Copy the records word for word, starting at the line that contains "Is (x=195, y=218)" and ending at the line that contains "5. the prohibition icon at [469,267]". Leave the pictures out of your copy.
== Rows ==
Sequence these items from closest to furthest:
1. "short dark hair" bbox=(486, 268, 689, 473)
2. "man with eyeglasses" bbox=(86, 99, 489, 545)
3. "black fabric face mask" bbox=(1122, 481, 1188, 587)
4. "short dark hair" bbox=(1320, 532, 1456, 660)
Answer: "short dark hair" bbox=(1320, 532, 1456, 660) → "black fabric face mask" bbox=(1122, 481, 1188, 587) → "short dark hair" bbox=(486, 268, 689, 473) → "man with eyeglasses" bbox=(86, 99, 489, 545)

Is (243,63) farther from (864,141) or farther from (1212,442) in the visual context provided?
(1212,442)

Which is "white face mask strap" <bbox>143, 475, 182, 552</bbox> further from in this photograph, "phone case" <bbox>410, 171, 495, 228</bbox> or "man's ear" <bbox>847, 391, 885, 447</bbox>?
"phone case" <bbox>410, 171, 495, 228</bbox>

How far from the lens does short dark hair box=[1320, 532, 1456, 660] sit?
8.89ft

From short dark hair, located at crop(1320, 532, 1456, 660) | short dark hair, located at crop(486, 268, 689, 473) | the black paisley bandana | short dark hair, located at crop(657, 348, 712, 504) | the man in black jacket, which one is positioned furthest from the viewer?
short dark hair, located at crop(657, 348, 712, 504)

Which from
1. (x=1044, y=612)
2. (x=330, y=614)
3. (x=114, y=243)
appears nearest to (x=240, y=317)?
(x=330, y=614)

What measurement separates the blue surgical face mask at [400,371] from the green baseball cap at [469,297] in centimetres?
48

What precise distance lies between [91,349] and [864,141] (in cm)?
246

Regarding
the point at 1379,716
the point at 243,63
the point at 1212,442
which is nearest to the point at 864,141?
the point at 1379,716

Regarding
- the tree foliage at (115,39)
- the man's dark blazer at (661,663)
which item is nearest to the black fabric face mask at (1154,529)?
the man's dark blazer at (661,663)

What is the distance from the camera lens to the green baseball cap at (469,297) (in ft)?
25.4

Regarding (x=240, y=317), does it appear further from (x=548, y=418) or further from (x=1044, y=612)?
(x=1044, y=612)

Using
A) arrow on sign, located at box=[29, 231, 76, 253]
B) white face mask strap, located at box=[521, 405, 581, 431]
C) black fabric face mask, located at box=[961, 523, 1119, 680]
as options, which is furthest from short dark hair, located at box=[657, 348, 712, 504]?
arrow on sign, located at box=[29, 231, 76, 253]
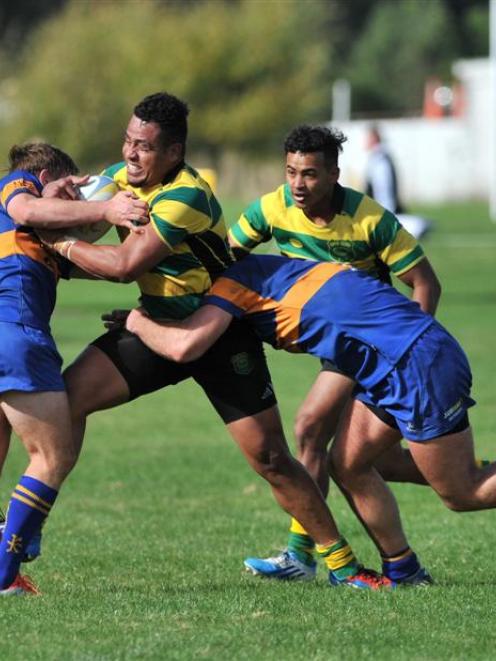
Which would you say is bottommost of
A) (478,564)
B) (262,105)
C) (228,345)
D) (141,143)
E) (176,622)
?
(262,105)

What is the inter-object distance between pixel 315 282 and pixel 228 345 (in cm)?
53

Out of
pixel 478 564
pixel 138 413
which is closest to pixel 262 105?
pixel 138 413

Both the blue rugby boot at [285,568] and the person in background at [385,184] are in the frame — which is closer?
the blue rugby boot at [285,568]

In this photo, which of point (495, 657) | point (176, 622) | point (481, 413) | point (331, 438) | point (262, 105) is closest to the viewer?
point (495, 657)

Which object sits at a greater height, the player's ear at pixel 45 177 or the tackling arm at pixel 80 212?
the player's ear at pixel 45 177

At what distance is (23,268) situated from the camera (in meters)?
7.12

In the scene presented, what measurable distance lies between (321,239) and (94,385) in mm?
1369

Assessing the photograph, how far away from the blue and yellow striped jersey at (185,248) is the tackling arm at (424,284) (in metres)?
1.06

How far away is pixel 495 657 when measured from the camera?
6.00m

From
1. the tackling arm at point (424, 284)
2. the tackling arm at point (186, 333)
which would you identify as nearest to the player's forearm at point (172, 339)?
the tackling arm at point (186, 333)

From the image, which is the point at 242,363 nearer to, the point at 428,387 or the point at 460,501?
the point at 428,387

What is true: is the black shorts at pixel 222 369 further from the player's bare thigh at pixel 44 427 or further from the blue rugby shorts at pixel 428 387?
the blue rugby shorts at pixel 428 387

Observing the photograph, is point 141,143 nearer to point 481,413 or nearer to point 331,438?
point 331,438

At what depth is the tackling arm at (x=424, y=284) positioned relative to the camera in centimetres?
788
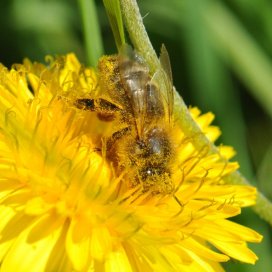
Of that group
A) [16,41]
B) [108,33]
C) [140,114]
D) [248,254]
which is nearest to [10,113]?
[140,114]

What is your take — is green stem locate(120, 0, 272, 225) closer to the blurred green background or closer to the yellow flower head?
the yellow flower head

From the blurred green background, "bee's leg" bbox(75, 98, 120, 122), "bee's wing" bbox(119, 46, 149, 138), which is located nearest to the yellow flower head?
"bee's leg" bbox(75, 98, 120, 122)

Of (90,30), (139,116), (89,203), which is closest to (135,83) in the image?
(139,116)

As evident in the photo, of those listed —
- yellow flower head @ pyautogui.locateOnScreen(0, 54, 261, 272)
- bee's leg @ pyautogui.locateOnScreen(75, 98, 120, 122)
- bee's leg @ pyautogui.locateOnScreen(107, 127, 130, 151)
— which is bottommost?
yellow flower head @ pyautogui.locateOnScreen(0, 54, 261, 272)

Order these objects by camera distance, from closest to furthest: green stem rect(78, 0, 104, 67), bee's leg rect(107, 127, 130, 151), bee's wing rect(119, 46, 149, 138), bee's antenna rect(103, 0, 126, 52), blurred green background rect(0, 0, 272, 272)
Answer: bee's antenna rect(103, 0, 126, 52)
bee's wing rect(119, 46, 149, 138)
bee's leg rect(107, 127, 130, 151)
green stem rect(78, 0, 104, 67)
blurred green background rect(0, 0, 272, 272)

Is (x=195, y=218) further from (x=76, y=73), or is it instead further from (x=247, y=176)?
(x=247, y=176)
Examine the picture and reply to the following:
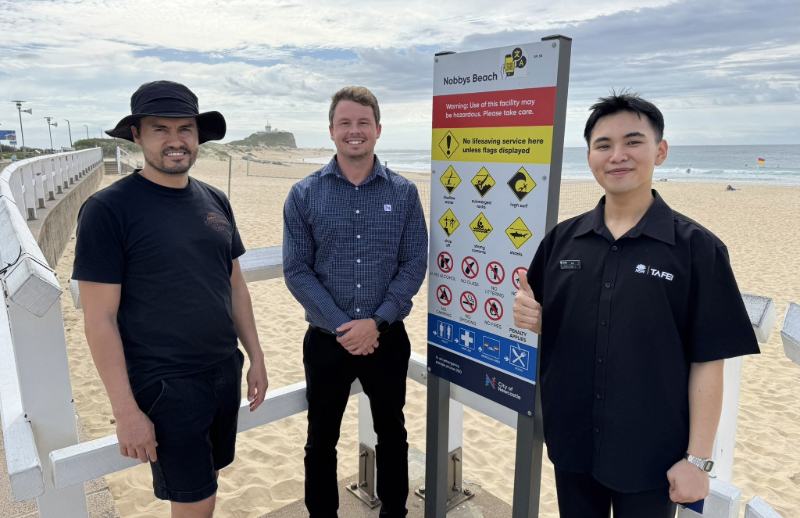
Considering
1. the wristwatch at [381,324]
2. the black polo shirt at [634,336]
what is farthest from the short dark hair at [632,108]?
the wristwatch at [381,324]

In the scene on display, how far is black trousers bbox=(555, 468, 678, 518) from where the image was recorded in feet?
5.60

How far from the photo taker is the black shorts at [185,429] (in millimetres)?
1941

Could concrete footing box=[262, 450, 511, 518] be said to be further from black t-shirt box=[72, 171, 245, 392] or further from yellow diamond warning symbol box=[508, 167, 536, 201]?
yellow diamond warning symbol box=[508, 167, 536, 201]

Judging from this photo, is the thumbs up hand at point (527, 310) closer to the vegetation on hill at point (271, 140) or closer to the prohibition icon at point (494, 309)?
the prohibition icon at point (494, 309)

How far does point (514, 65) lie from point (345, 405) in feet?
5.60

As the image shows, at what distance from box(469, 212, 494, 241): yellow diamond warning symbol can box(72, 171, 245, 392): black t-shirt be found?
1.08 metres

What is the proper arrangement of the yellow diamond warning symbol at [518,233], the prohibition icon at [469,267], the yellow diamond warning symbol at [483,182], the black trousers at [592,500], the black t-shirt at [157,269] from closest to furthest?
1. the black trousers at [592,500]
2. the black t-shirt at [157,269]
3. the yellow diamond warning symbol at [518,233]
4. the yellow diamond warning symbol at [483,182]
5. the prohibition icon at [469,267]

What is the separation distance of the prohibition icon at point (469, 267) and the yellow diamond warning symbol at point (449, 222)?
0.15 meters

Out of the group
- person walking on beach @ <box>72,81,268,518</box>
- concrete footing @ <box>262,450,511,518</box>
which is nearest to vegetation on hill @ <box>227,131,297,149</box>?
concrete footing @ <box>262,450,511,518</box>

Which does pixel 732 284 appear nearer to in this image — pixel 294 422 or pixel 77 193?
pixel 294 422

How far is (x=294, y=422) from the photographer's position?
193 inches

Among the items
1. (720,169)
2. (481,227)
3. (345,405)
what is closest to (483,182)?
(481,227)

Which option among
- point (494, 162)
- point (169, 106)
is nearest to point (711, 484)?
point (494, 162)

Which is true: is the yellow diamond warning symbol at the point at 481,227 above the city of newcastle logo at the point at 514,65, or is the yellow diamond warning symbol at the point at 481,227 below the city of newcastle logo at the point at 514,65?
below
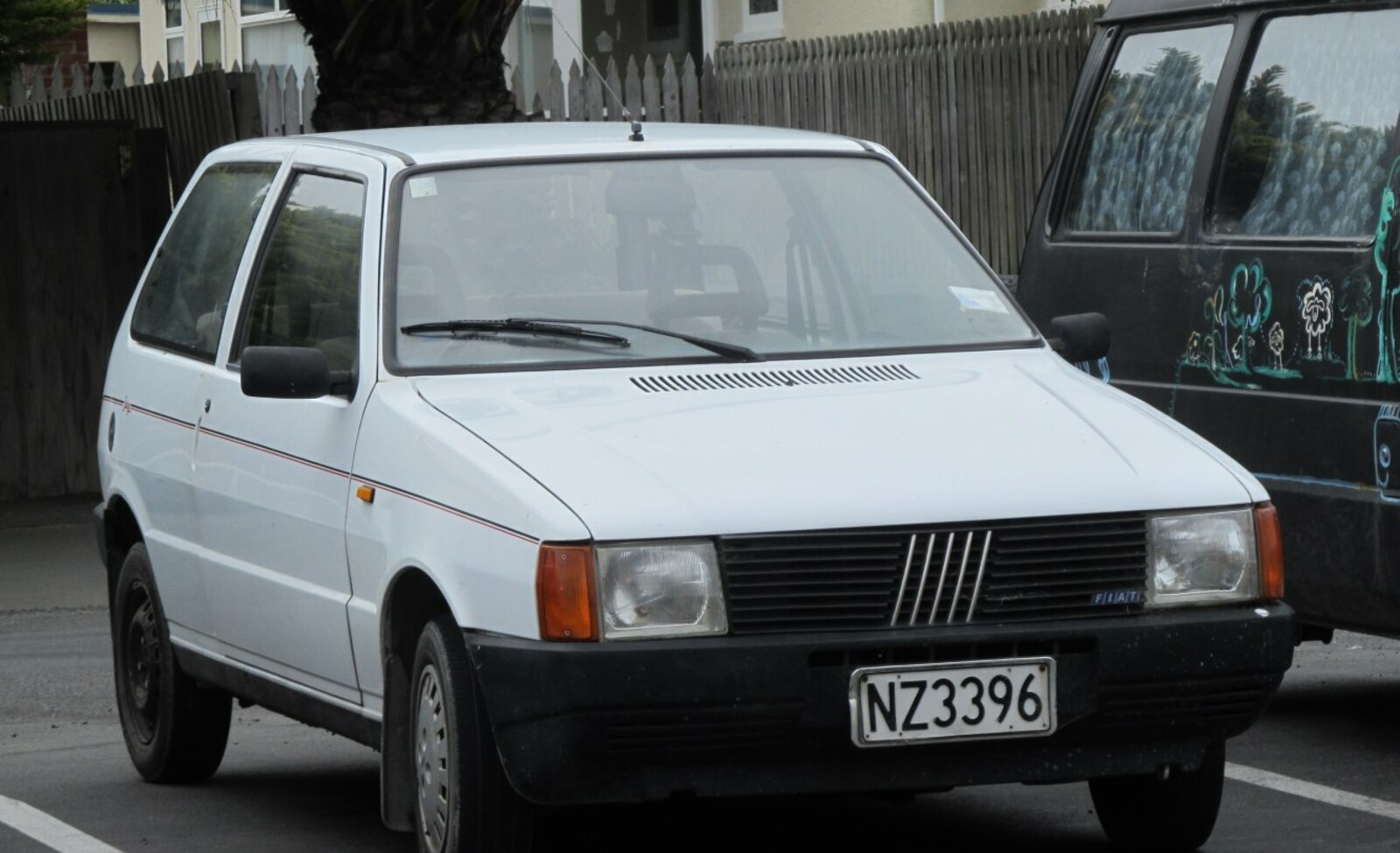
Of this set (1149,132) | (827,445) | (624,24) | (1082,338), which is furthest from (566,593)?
(624,24)

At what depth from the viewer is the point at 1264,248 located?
23.8ft

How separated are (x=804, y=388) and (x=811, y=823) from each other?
4.12 ft

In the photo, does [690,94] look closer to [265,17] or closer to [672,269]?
[672,269]

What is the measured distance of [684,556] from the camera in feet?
16.4

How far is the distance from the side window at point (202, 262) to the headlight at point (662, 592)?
2.32m

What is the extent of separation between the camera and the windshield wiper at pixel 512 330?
6.00 m

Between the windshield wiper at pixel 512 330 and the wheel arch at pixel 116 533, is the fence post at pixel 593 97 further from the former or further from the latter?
the windshield wiper at pixel 512 330

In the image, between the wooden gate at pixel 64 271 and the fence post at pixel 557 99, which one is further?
the wooden gate at pixel 64 271

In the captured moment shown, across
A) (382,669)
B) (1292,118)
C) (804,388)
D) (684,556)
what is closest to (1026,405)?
(804,388)

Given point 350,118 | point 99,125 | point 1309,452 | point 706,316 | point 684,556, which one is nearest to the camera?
point 684,556

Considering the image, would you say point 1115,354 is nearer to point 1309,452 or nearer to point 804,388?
point 1309,452

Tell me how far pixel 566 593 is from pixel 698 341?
1.21 m

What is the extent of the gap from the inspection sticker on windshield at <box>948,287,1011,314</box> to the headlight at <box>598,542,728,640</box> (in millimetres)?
1592

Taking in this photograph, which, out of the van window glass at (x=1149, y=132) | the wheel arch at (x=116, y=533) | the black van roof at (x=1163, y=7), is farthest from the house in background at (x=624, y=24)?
the wheel arch at (x=116, y=533)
===
**Result**
Is (x=195, y=218) further from (x=76, y=73), or is it instead further from (x=247, y=176)?
(x=247, y=176)
Examine the picture and reply to the following:
Considering
1. the wristwatch at [381,324]
2. the black polo shirt at [634,336]
what is farthest from the short dark hair at [632,108]?
the wristwatch at [381,324]

In the scene on display, how far is black trousers bbox=(555, 468, 678, 518) from where the image was recorded in feet?
5.60

How far from the photo taker is the black shorts at [185,429] (in millimetres)?
1941

Could concrete footing box=[262, 450, 511, 518] be said to be further from black t-shirt box=[72, 171, 245, 392] or further from yellow diamond warning symbol box=[508, 167, 536, 201]?
yellow diamond warning symbol box=[508, 167, 536, 201]

Judging from this photo, is the thumbs up hand at point (527, 310) closer to the vegetation on hill at point (271, 140) or closer to the prohibition icon at point (494, 309)?
the prohibition icon at point (494, 309)

How far does point (514, 65) lie from point (345, 405) in feet?
5.60

As the image shows, at what distance from box(469, 212, 494, 241): yellow diamond warning symbol can box(72, 171, 245, 392): black t-shirt be found?
1.08 metres

What is the proper arrangement of the yellow diamond warning symbol at [518,233], the prohibition icon at [469,267], the yellow diamond warning symbol at [483,182], the black trousers at [592,500], the black t-shirt at [157,269] from closest to furthest?
1. the black trousers at [592,500]
2. the black t-shirt at [157,269]
3. the yellow diamond warning symbol at [518,233]
4. the yellow diamond warning symbol at [483,182]
5. the prohibition icon at [469,267]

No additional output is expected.